_Problem to work on_
Copy out all the records, word for word.

Spatial reasoning records
>> Begin

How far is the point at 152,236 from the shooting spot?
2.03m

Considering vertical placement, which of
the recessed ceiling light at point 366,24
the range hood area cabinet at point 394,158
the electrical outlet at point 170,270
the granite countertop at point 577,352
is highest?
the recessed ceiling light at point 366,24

>> End

_The result_
How far is the point at 152,236 from the shooting spot?
2.03m

Considering vertical placement, which of
the recessed ceiling light at point 366,24
the range hood area cabinet at point 394,158
the electrical outlet at point 170,270
the granite countertop at point 577,352
is highest?
the recessed ceiling light at point 366,24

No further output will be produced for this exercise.